**TEXT UNDER STUDY**
++++++++++++++++++++
DGIST announced that DGIST and Kyung Hee University signed a joint research agreement with the National Cancer Institute (NCI), USA for collaborative research on cancer. The MOU focuses on the collaboration of all three parties on cancer proteogenomic analysis and research technique, taking a step closer to conquering cancer.
The key points of the agreement are ▲ sharing of proteogenomic research techniques of international standards ▲ sharing of proteogenomic data analysis and interpretation protocols ▲ sharing of cancer tissue treatment methods and research details ▲ collecting and sharing proteogenomic data; and the parties decided to set up a system of close cooperation.
Cancer accounts for a huge portion of mortalities. According to the survey carried out by the Statistics Korea, last year, cancer was the most prominent cause of death in Korea. Cancer is also one of the leading causes of deaths worldwide and can be found in all age groups, including infants and adolescents, which have increased social costs exponentially.
++++++++++++++++++++
**INFORMATION SHOWN**

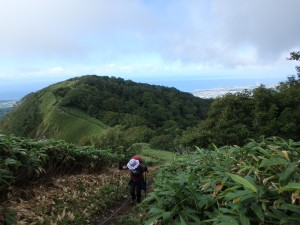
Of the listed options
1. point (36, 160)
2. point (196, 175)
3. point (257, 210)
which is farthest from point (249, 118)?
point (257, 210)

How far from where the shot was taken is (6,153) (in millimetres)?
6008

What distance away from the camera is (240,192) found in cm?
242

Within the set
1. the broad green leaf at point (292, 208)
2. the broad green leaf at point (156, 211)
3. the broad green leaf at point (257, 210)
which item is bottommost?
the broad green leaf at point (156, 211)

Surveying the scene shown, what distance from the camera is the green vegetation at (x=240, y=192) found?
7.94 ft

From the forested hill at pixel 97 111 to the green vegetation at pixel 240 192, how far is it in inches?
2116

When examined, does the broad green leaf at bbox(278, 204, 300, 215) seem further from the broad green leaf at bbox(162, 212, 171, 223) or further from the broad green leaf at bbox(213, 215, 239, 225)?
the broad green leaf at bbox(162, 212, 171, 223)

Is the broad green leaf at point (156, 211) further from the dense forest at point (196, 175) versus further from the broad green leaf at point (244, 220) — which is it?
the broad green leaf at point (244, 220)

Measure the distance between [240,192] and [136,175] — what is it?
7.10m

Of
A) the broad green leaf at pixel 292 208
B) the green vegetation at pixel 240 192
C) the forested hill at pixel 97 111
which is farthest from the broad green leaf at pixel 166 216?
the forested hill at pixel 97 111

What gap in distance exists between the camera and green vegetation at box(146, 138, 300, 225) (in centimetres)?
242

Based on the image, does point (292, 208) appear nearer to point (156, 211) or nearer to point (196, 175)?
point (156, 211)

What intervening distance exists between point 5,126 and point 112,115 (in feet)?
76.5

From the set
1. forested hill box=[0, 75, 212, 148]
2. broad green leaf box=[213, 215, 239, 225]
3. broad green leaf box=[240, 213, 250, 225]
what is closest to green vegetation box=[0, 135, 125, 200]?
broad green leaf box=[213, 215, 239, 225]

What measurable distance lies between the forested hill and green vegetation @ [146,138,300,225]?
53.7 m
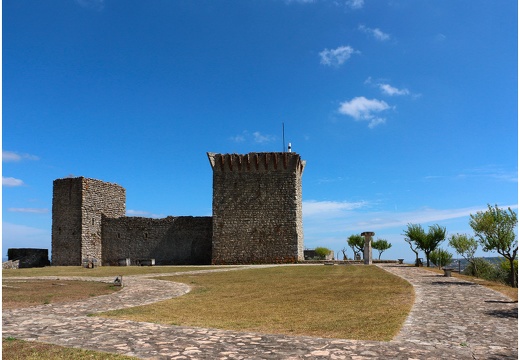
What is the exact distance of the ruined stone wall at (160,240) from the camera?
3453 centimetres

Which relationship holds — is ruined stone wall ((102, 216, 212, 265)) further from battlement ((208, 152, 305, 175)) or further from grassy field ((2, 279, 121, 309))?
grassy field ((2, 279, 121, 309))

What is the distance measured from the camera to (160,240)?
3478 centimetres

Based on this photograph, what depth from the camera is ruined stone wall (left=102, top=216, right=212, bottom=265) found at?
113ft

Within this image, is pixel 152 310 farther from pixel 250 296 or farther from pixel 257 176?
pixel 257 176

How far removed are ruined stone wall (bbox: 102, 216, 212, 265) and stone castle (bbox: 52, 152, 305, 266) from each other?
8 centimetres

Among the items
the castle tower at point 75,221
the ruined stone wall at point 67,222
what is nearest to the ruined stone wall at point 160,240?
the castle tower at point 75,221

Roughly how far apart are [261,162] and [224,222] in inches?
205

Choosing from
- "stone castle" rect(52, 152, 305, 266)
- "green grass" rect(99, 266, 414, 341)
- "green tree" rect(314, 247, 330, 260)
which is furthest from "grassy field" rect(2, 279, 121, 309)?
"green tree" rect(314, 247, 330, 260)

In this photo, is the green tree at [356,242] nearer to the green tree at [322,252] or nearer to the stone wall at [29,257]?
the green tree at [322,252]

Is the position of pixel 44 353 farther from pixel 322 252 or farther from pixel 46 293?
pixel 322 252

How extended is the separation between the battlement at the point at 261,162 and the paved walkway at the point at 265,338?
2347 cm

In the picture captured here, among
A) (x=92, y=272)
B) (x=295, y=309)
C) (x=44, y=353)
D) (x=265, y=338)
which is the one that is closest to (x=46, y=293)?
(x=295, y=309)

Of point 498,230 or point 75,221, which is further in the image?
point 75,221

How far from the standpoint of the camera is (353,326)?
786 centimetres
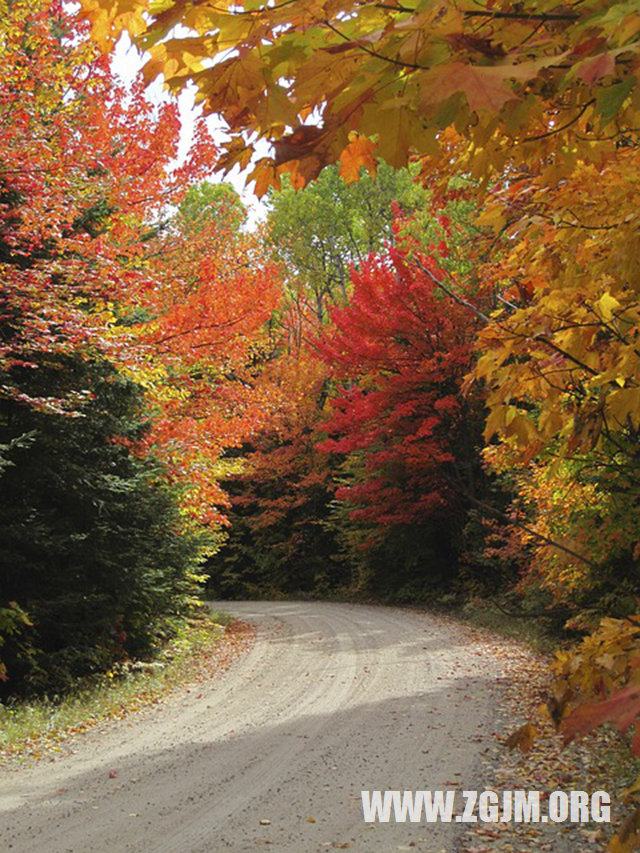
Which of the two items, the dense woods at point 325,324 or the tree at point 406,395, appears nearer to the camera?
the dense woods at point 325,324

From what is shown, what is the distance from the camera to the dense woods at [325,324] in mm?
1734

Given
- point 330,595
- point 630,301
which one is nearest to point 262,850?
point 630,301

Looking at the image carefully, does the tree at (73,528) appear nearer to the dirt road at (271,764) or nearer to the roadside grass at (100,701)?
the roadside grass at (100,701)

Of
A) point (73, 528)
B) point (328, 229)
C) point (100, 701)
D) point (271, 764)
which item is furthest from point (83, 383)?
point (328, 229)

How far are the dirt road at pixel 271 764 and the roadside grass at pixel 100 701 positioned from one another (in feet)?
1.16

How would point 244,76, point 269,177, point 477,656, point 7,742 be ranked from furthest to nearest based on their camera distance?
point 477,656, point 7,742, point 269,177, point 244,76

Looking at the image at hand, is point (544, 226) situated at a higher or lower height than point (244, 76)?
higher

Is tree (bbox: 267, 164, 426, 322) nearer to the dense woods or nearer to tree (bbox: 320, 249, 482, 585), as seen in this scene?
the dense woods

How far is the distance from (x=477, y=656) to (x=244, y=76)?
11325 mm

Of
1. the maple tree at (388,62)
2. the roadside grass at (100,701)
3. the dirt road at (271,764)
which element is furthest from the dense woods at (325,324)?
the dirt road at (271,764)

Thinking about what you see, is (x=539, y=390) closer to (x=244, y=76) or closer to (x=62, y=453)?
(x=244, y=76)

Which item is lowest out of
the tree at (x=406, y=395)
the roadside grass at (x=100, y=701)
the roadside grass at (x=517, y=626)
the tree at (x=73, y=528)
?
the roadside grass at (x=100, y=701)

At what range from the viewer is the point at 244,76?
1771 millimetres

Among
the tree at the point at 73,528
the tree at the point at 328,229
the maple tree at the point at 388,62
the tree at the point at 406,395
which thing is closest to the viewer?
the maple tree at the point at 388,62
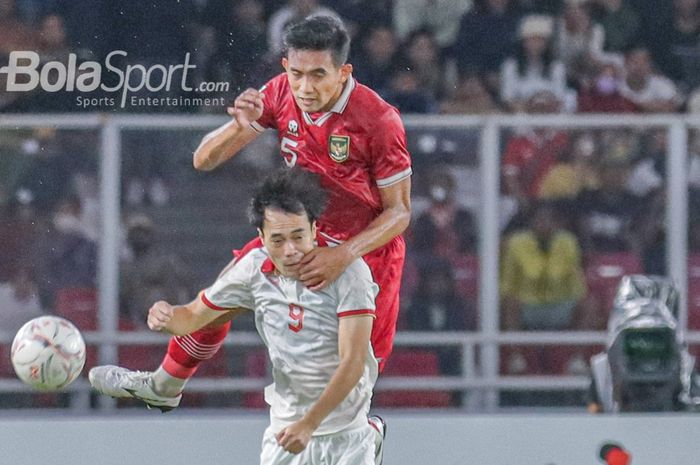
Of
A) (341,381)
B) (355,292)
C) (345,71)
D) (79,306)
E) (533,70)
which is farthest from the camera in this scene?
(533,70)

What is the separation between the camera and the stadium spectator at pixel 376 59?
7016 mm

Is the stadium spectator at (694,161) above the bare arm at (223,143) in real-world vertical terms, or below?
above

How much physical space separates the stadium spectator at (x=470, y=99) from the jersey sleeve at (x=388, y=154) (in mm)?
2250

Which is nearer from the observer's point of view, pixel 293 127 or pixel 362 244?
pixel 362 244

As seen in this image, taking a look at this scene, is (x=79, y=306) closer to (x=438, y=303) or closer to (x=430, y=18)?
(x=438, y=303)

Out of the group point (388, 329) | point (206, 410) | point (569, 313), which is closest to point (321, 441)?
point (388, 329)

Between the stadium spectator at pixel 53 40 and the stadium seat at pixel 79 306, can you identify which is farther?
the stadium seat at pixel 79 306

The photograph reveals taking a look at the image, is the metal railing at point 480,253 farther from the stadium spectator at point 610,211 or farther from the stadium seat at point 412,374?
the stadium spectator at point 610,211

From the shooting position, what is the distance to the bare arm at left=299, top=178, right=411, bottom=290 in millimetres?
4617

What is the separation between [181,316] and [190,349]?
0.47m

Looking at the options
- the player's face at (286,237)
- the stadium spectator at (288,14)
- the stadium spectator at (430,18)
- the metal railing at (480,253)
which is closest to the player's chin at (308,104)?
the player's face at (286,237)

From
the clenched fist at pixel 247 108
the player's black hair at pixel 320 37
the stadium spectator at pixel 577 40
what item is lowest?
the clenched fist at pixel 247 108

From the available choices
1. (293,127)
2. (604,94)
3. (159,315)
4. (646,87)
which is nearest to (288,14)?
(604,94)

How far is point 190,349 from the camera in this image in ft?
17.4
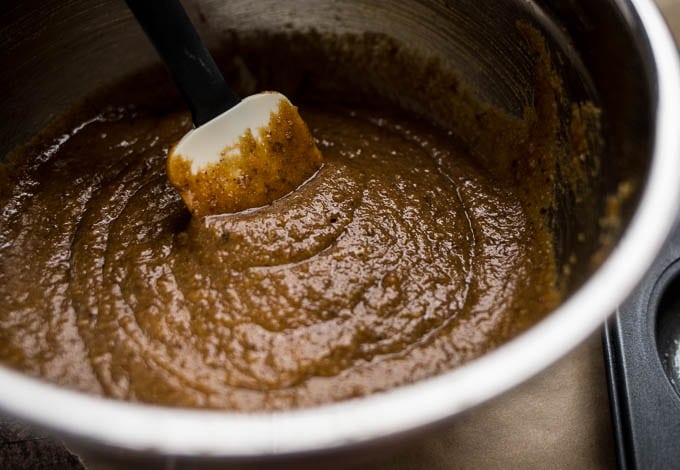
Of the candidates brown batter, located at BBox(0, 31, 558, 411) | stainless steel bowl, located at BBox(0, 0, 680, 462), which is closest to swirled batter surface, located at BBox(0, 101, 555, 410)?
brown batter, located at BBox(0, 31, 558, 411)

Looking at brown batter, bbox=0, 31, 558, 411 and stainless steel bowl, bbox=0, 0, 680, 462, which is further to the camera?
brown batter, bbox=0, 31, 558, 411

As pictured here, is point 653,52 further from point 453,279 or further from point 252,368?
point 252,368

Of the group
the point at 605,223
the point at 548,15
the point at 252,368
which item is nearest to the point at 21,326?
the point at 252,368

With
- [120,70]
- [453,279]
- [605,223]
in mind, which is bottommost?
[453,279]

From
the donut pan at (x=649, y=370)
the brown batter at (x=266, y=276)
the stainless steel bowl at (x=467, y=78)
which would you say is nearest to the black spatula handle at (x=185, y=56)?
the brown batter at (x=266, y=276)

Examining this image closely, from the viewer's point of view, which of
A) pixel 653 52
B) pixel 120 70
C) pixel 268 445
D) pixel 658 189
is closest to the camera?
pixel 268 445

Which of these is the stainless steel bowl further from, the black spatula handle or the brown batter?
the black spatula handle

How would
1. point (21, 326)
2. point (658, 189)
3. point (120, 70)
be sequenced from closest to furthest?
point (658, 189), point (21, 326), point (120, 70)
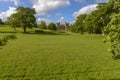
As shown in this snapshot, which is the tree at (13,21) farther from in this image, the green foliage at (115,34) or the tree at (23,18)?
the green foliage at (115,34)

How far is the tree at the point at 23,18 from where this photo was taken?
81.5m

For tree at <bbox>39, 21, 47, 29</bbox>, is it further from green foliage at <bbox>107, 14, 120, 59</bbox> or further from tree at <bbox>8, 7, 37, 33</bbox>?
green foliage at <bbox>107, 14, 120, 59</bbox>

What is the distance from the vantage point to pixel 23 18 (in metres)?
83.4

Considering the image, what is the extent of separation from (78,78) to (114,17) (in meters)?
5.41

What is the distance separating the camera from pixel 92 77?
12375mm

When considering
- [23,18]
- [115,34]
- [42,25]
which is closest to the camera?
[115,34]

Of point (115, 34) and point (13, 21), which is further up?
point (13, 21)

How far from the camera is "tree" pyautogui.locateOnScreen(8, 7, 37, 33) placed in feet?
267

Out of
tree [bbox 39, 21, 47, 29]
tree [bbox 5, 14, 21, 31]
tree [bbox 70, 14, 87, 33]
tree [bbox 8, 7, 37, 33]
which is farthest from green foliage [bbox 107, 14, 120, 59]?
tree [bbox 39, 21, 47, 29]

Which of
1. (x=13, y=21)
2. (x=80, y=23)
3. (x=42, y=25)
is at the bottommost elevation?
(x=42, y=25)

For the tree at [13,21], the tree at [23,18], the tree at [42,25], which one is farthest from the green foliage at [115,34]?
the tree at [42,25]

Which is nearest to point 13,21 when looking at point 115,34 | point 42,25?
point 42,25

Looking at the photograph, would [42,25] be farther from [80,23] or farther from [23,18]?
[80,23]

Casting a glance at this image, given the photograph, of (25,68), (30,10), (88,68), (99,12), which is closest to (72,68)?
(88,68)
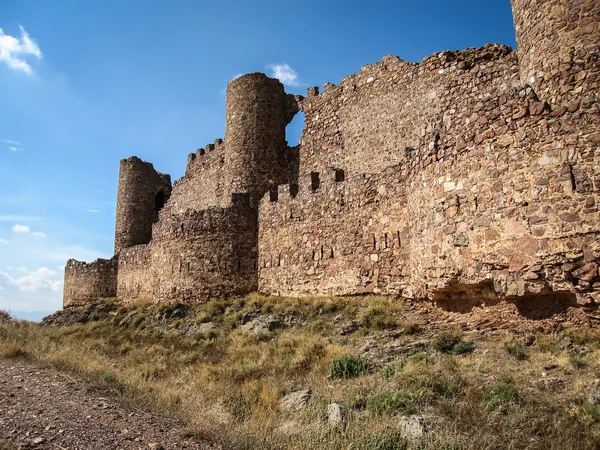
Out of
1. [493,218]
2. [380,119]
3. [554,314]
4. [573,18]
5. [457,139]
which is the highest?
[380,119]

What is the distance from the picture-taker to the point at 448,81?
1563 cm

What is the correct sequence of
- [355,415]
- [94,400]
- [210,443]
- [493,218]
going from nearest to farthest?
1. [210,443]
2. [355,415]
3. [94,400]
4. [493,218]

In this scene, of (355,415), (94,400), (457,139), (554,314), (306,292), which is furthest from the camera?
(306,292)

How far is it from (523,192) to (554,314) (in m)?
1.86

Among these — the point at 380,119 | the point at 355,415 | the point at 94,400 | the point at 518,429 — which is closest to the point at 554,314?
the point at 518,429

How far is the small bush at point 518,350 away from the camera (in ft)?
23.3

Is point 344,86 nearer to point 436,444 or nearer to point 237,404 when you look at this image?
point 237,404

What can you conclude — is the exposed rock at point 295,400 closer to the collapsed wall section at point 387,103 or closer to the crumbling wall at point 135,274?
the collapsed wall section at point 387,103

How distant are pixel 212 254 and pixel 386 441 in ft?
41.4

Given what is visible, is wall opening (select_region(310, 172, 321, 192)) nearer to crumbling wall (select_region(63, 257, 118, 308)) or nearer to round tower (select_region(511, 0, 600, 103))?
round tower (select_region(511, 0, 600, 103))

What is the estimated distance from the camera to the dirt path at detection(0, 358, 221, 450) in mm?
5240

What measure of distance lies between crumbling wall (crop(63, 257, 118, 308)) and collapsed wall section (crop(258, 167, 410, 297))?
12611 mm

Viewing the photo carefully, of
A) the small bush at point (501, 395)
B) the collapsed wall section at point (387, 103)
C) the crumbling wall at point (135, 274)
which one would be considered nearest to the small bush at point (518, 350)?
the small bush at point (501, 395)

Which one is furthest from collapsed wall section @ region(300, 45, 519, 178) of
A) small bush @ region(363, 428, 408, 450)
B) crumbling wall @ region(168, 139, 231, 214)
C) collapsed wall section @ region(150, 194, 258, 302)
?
++++++++++++++++++++
**WORK INSTRUCTIONS**
A. Rewrite everything from "DGIST announced that" down to "of close cooperation." in the passage on the DGIST cancer research agreement, replacing "MOU" with "memorandum of understanding".
B. In the passage on the DGIST cancer research agreement, which U.S. institute signed the agreement with DGIST and Kyung Hee University?
C. Continue the passage on the DGIST cancer research agreement from the point where it stops.

**RESPONSE LIST**
A.
DGIST announced that DGIST and Kyung Hee University signed a joint research agreement with the National Cancer Institute (NCI), USA for collaborative research on cancer. The memorandum of understanding focuses on the collaboration of all three parties on cancer proteogenomic analysis and research technique, taking a step closer to conquering cancer.
The key points of the agreement are ▲ sharing of proteogenomic research techniques of international standards ▲ sharing of proteogenomic data analysis and interpretation protocols ▲ sharing of cancer tissue treatment methods and research details ▲ collecting and sharing proteogenomic data; and the parties decided to set up a system of close cooperation.

B. The National Cancer Institute (NCI).

C.
To this end, the International Cancer Proteogenome Consortium (ICPC) was established in 2016 within the NCI centering on the USA to achieve the common goal of humanity, the conquering of cancer. ICPC is a consortium that expanded the Cancer Moonshot, a cancer conquest project established while current US President Joe Biden was Vice President, into an international collaboration. At the time, the Obama Administration invested approximately 1 billion USD (equivalent of 1.2 trillion KRW) in this consortium for research on cancer.
Currently, 33 research institutes of 13 countries are officially participating in ICPC. DGIST became the fourth official member institute of ICPC in Korea through this agreement. It signifies DGIST as the leading figure in the field of cancer proteome research, marking DGIST as the first case among the four institutes of science and technology(IST) of Korea.
Through this, both DGIST and Kyung Hee University are expected to successfully study the treatment of triple negative breast cancer, lung cancer, and incurable cancers alongside research on the generation of cancer proteogenomic big data and the standardization of integrated multi-omics analysis.
Professor Min-Sik Kim of the Department of New Biology at DGIST, who successfully led the agreement, said, “There will be active exchange of key research and researchers through close collaboration with the proteogenome researchers around the world participating in this consortium,” and added, “Through collaboration, we will carry out world-class research and play a central role for the realization of precision medicine in the near future to contribute to the prosperity of all people.”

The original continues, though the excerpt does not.